Morceau de peur [THÉÂTRE]

Théâtre Aux Écuries
7, 10, 14, 17 et 19 avril 2010
En collaboration avec Magnifique Théâtre et le M.T.G.A.T. Lausanne.

Je dois dire que je ne suis pas une spécialiste du théâtre et que je n'y avais pas été depuis des années. Pas de raison précise, moi qui pourtant m'y intéressais grandement auparavant. La vie est ainsi faite.

Le hasard étant aussi une chose extraordinaire, j'ai reçu par courriel une charmante invitation à aller assister à la pièce Morceau de peur présentée au Théâtre Aux Écuries. Enchantée, je l'étais plus encore lorsque j'ai lu qu'il s'agissait d'une thématique qui m'est chère: le corps malade. En effet, étant touché de près par la santé (ou l'absence de...), projetant de reprendre la maîtrise sur la thématique de l'art et la médecine, ça ne pouvait mieux tomber dans mes réflexions et mes recherches.

Ce qu'on y raconte: un comédien (Michel Lavoie), à l'approche de ses 30 ans, apprend qu'il a un cancer. Par le truchement d'une audition pour jouer Louis Cyr, l'homme le plus fort du Québec, il nous raconte l'entrée vertigineuse dans le monde de la maladie. Aidé d'échantillonnages sonores qui l'interpelle dans différentes salles d'examens - "Michel Lavoie, room 12, Michel Lavoie, local 12"- , le comédien nous invite aux différentes étapes de l'invasion médicale, la lente procession du malade à travers les divers corridors, salles d'attente, ribambelles de médecins.

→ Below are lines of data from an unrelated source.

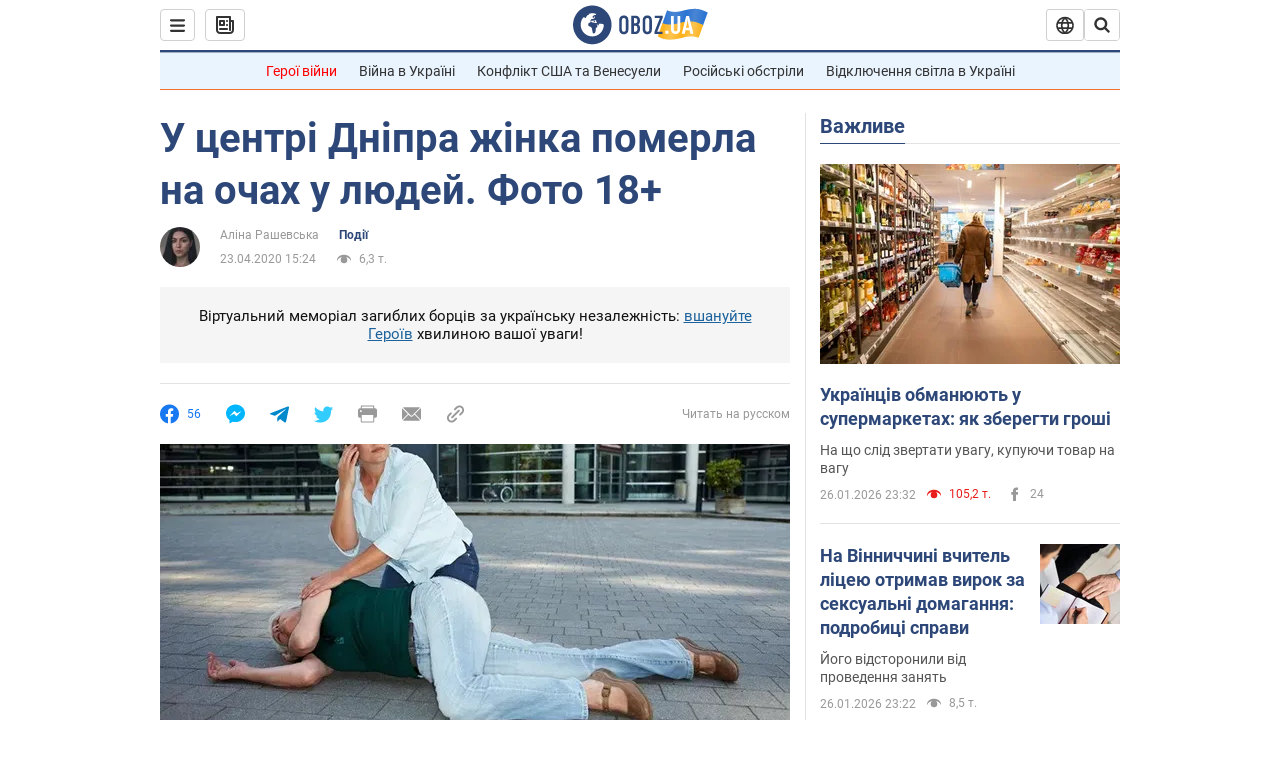

--- FILE ---
content_type: application/x-javascript; charset=utf-8
request_url: https://servicer.idealmedia.io/1418748/1?nocmp=1&sessionId=69788ab7-1462e&sessionPage=1&sessionNumberWeek=1&sessionNumber=1&scale_metric_1=64.00&scale_metric_2=256.00&scale_metric_3=100.00&cbuster=1769507511562241265827&pvid=d275fb9d-8c47-46a9-bcc5-798b5158b71b&implVersion=11&lct=1763555100&mp4=1&ap=1&consentStrLen=0&wlid=74e07ccf-ce96-44cd-a710-d9681d6506c6&uniqId=0b90d&niet=4g&nisd=false&evt=%5B%7B%22event%22%3A1%2C%22methods%22%3A%5B1%2C2%5D%7D%2C%7B%22event%22%3A2%2C%22methods%22%3A%5B1%2C2%5D%7D%5D&pv=5&jsv=es6&dpr=1&hashCommit=cbd500eb&apt=2020-04-23T15%3A24%3A00&tfre=4410&w=0&h=1&tl=150&tlp=1&sz=0x1&szp=1&szl=1&cxurl=https%3A%2F%2Fincident.obozrevatel.com%2Fukr%2Fdnipro%2Faccident%2Fu-tsentri-dnipra-zhinka-pomerla-na-ochah-u-lyudej-foto-18.htm&ref=&lu=https%3A%2F%2Fincident.obozrevatel.com%2Fukr%2Fdnipro%2Faccident%2Fu-tsentri-dnipra-zhinka-pomerla-na-ochah-u-lyudej-foto-18.htm
body_size: 820
content:
var _mgq=_mgq||[];
_mgq.push(["IdealmediaLoadGoods1418748_0b90d",[
["unian.net","11972814","1","Відома акторка заявила, що занадто красива для українського кіно","Артистка каже, що мріє грати в історичних фільмах...","0","","","","FzS5rxAWUfzevvYQWTcEb-uURWp3hSBpQMEDJjKVMYp_IflNQAcCFUhNU-7RqfNCJP9NESf5a0MfIieRFDqB_Kldt0JdlZKDYLbkLtP-Q-Uh_qs3wyzjM_78XV7R2w7z",{"i":"https://s-img.idealmedia.io/n/11972814/45x45/0x0x493x493/aHR0cDovL2ltZ2hvc3RzLmNvbS90LzQyNzAyNC82OTk2NjdlMjgyMjA2NjAxNTAzMjE4ZDE3ZDgyYmIwNS5qcGVn.webp?v=1769507511-7IM2hVE-05EFrJP_H_hHersBlI_81IUE3KKR2tdSYi4","l":"https://clck.idealmedia.io/pnews/11972814/i/1298901/pp/1/1?h=FzS5rxAWUfzevvYQWTcEb-uURWp3hSBpQMEDJjKVMYp_IflNQAcCFUhNU-7RqfNCJP9NESf5a0MfIieRFDqB_Kldt0JdlZKDYLbkLtP-Q-Uh_qs3wyzjM_78XV7R2w7z&utm_campaign=obozrevatel.com&utm_source=obozrevatel.com&utm_medium=referral&rid=ce1f8640-fb65-11f0-b5d7-d404e6f97680&tt=Direct&att=3&afrd=296&iv=11&ct=1&gdprApplies=0&muid=q0rPpvUDY-P1&st=-300&mp4=1&h2=RGCnD2pppFaSHdacZpvmnsy2GX6xlGXVu7txikoXAu9RGCPw-Jj4BtYdULfjGweqWZ1ZO-tw1p4XvU9aUf71HQ**","adc":[],"sdl":0,"dl":"","category":"Шоу-бизнес","dbbr":0,"bbrt":0,"type":"e","media-type":"static","clicktrackers":[],"cta":"Читати далі","cdt":"","tri":"ce1f97ca-fb65-11f0-b5d7-d404e6f97680","crid":"11972814"}],],
{"awc":{},"dt":"desktop","ts":"","tt":"Direct","isBot":1,"h2":"RGCnD2pppFaSHdacZpvmnsy2GX6xlGXVu7txikoXAu9RGCPw-Jj4BtYdULfjGweqWZ1ZO-tw1p4XvU9aUf71HQ**","ats":0,"rid":"ce1f8640-fb65-11f0-b5d7-d404e6f97680","pvid":"d275fb9d-8c47-46a9-bcc5-798b5158b71b","iv":11,"brid":32,"muidn":"q0rPpvUDY-P1","dnt":2,"cv":2,"afrd":296,"consent":true,"adv_src_id":39175}]);
_mgqp();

À l'aide d'un décor minimaliste où les objets les plus simples (table, chaises, lumières) sont utilisés pour créer chaque environnement (j'adore cette simplicité des moyens, exigeant du spectateur d'activer son imagination pour y voir le décor suggéré), Lavoie - accompagné de son collaborateur et comédien Julien Schmutz qui interprète les divers médecins, infirmières, préposés à l'accueil et, surtout, ami de Lavoie - nous invite à visiter, non pas a sa souffrance, mais plutôt son impuissance, ses constatations sur cet état de malade qui le met en marge d'une société où la peur de celle-ci nous fait suffoquer, effrayés que nous sommes des diverses nouvelles (souvent mauvaises et alarmantes) offertes au télé-journal, à la radio, dans les journaux.

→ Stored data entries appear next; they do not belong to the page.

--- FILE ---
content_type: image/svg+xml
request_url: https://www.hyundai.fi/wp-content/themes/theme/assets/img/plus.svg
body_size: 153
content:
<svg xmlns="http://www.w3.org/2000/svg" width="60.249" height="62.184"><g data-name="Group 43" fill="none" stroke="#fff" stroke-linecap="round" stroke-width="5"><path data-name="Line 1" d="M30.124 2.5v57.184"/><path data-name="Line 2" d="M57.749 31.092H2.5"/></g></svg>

Basé sur ses notes personnelles au cours de sa maladie, Lavoie évolue dans la pièce en un petit espace savamment utilisé. L'arrière-plan est une mosaïque de simples feuilles qui représente chacune un détail d'une grande photographie prise d'un corridor d'hôpital, fragmentant ainsi l'espace dans lequel le corps est divisé et décortiqué: les maladies du sang en oncologie, les reins en néphrologie, le cerveau en neurologie, etc. jusqu`à ne devenir qu'organes ambulants, éparpillés dans les nombreuses cliniques.

Deux costumes: celui de Louis Cyr pour l'audition, et la fameuse jaquette d'hôpital, celle qui nous rend si anonyme et vulnérable. Mais j'oublie l'essentiel: le corps de l'acteur. Car avant tout accessoire le recouvrant, n'est-ce pas celui qui prend tout l'espace, toute la pièce pour nous évoquer - de façon sensible, touchante - ce qu'il ressent? Car ce n'est plus la tête qui parle, c'est bien le corps qui pose un arrêt. Temps, émotions, sentiments, tout se fige pendant que ce dernier prend le contrôle ou, en fait, le perd. C'est la maladie qui prend place; lourde, aliénante, catatonique. Et on devient, par la force des choses, patient. "Vous êtes en état de patient, alors patientez...".


Intéressant choix d'écriture que de comparer le personnage de Louis Cyr, homme fort et invulnérable, au personnage du comédien, atteint et souffrant. Présence appréciée des deux acolytes de façon égale: Lavoie, émouvant et juste, Schmutz accompagnant, ses petites apparitions subtiles, mais efficaces ajoutant à l'ensemble un élément important: l'Autre. L'Autre dans la vie du malade, la présence dont on ne voit pas toujours l'utilité en tant que patient, mais qui représente une part non négligeable, un équilibre en quelque sorte.


Un beau moment, une incursion dans un univers sensible et immensément fragile que Michel Lavoie et Julien Schmutz nous offrent généreusement, par le biais d'une écriture intelligente, un jeu ouvert, sensible et tout en nuances, une mise en scène forte et une scénographie dépouillée et minimaliste, laissant ainsi la place au propos qui, à lui seul, nécessite tout l'espace.

Pour tous publics confondus, étant touchés de près ou de loin par le sujet. À voir pour découvrir une excellente création et un lieu charmant qu'est le Théâtre Aux Écuries.